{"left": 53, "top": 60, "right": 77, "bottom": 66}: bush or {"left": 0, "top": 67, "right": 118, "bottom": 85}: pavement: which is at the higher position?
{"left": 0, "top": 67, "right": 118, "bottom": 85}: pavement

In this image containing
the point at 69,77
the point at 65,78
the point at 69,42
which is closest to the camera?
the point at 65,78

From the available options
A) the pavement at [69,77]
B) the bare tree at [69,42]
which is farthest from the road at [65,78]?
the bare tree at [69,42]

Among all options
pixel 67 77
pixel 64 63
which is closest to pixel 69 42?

---

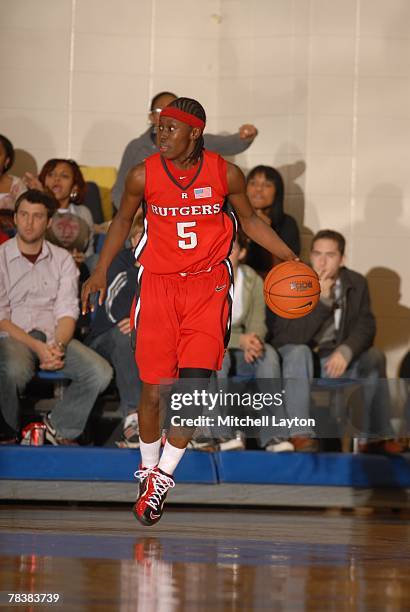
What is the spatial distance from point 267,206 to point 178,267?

--

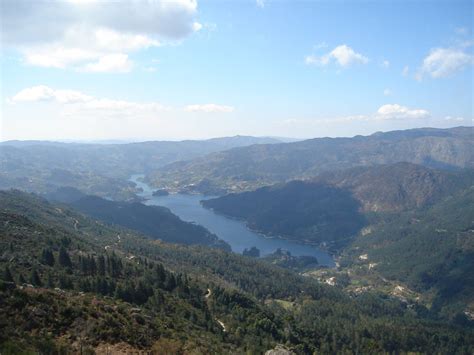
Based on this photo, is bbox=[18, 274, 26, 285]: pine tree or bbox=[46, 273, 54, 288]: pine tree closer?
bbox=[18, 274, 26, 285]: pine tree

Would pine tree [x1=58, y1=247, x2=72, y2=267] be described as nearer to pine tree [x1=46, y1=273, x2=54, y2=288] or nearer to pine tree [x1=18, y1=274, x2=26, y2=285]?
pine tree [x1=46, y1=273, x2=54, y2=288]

• SHORT EXERCISE:
Count the lines of the records above that contain the string "tree", treating uppercase and lowercase as different, and reply with only that number.

• SOLUTION FOR THIS EXERCISE:
6